## Problem to work on:
Please output every entry below precisely as written.
#### Task data
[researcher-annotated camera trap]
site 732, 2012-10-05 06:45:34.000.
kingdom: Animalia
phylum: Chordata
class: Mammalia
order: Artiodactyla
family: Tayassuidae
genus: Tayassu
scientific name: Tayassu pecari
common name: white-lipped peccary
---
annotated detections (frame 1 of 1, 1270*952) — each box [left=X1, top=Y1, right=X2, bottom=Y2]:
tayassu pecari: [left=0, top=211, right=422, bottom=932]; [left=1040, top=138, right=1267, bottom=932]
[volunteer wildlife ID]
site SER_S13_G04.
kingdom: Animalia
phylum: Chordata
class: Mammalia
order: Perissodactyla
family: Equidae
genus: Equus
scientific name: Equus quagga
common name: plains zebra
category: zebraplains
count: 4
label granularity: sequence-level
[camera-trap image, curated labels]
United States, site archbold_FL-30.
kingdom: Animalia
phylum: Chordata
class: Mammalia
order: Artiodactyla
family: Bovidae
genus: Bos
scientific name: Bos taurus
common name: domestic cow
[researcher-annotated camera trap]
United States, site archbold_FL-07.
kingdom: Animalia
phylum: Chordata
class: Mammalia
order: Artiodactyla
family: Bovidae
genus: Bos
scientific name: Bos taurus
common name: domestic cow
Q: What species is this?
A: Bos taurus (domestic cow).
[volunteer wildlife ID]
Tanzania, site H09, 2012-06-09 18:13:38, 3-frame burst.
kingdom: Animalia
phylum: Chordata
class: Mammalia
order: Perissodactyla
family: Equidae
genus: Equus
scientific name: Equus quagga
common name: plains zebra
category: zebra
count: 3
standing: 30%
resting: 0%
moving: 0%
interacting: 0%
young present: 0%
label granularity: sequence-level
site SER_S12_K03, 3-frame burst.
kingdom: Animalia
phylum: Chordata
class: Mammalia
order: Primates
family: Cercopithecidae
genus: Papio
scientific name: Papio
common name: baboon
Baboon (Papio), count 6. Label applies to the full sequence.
########
## Answer section:
[researcher-annotated camera trap]
site 732, 2012-10-05 06:45:34.000.
kingdom: Animalia
phylum: Chordata
class: Mammalia
order: Artiodactyla
family: Tayassuidae
genus: Tayassu
scientific name: Tayassu pecari
common name: white-lipped peccary
---
annotated detections (frame 1 of 1, 1270*952) — each box [left=X1, top=Y1, right=X2, bottom=Y2]:
tayassu pecari: [left=0, top=211, right=422, bottom=932]; [left=1040, top=138, right=1267, bottom=932]
[volunteer wildlife ID]
site SER_S13_G04.
kingdom: Animalia
phylum: Chordata
class: Mammalia
order: Perissodactyla
family: Equidae
genus: Equus
scientific name: Equus quagga
common name: plains zebra
category: zebraplains
count: 4
label granularity: sequence-level
[camera-trap image, curated labels]
United States, site archbold_FL-30.
kingdom: Animalia
phylum: Chordata
class: Mammalia
order: Artiodactyla
family: Bovidae
genus: Bos
scientific name: Bos taurus
common name: domestic cow
[researcher-annotated camera trap]
United States, site archbold_FL-07.
kingdom: Animalia
phylum: Chordata
class: Mammalia
order: Artiodactyla
family: Bovidae
genus: Bos
scientific name: Bos taurus
common name: domestic cow
Q: What species is this?
A: Bos taurus (domestic cow).
[volunteer wildlife ID]
Tanzania, site H09, 2012-06-09 18:13:38, 3-frame burst.
kingdom: Animalia
phylum: Chordata
class: Mammalia
order: Perissodactyla
family: Equidae
genus: Equus
scientific name: Equus quagga
common name: plains zebra
category: zebra
count: 3
standing: 30%
resting: 0%
moving: 0%
interacting: 0%
young present: 0%
label granularity: sequence-level
site SER_S12_K03, 3-frame burst.
kingdom: Animalia
phylum: Chordata
class: Mammalia
order: Primates
family: Cercopithecidae
genus: Papio
scientific name: Papio
common name: baboon
Baboon (Papio), count 6. Label applies to the full sequence.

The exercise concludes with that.